On January 27th, the Department of Physics, Computer Science and Engineering welcomed Thomas Jefferson National Accelerator Facility (Jefferson Lab) to present at Pizza My Mind. Jefferson Lab is a world leading facility that uses the unique particle accelerator known as the Continuous Electron Beam Accelerator Facility (CEBAF) to study one of the most significant problems in physics today: “Can we quantitatively understand quark and gluon confinement in quantum chromodynamics?”
Latifa Elouadrhiri, Senior Staff Scientist at Jefferson Lab, explained how the particle accelerator works as part of Jefferson Lab’s two-part mission to understand the fundamental structure of matter and where the origin of matter comes from. In order to deliver on this mission, Jefferson Lab will provide an excellent scientific program with 12 GeV upgrade. They will also push new developments such as artificial intelligence and machine learning.
CNU is lucky to have several faculty members that perform research at Jefferson Lab. These faculty members participated in a panel following the Pizza My Mind presentation. Panel participants included Dr. David Heddle, Dr. Peter Monaghan, Dr. Robert Fersch and Dr. William Phelps. These professors detailed the research they conduct at Jefferson Lab. Their research covers a wide range of topics from AI to building particle accelerators. Students interested in conducting research at Jefferson Lab should reach out to the above-mentioned professors via their CNU emails.
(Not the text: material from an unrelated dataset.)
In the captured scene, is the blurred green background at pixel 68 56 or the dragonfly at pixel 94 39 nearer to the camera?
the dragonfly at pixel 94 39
Thank you to Latifa Elouadrhiri, David Heddle, Peter Monaghan, Robert Fersch, and William Phelps for taking the time to speak with us about Jefferson Lab.
The Department of Physics, Computer Science and Engineering had the pleasure of welcoming Randy Vickers (Chief Information Security Officer) and Matt Norris (Security Operations Center Manager) from the US House of Representatives, to present at Pizza My Mind on January 20th.
The US House of Representatives faces many cyber threats which the team must routinely monitor for. These threats range from information gathering to the disruption of the legislative process, but the vast majority involve phishing, a form of information gathering that involves sending legitimate looking emails with the hopes of someone unknowingly opening corrupted files.
The large incidence rate of phishing attacks makes it difficult for representatives to open emails from their constituents, as it is difficult to tell the difference between innocent and malicious emails. It is essential that the representatives and their interns refrain from clicking on unknown links or downloading anything from unknown sources. With that being said, there is a high insider threat from those that struggle to tell the difference between genuine emails and phishing emails.
It is imperative that the cybersecurity team at the US House of Representatives is ready to face any and all future cyber threats. They must continuously monitor for current and future threats while also keeping those working for the House updated on the current security protocols.
Unfortunately, no paid internships exist at the moment, but unpaid internships do exist if you live in the D.C. area. For more information, reach out to the House Cybersecurity office Cybersecurity@mail.house.gov to learn more.
Thank you to Randy Vickers and Matt Norris for an informative presentation on the security threats faced by the US House of Representatives.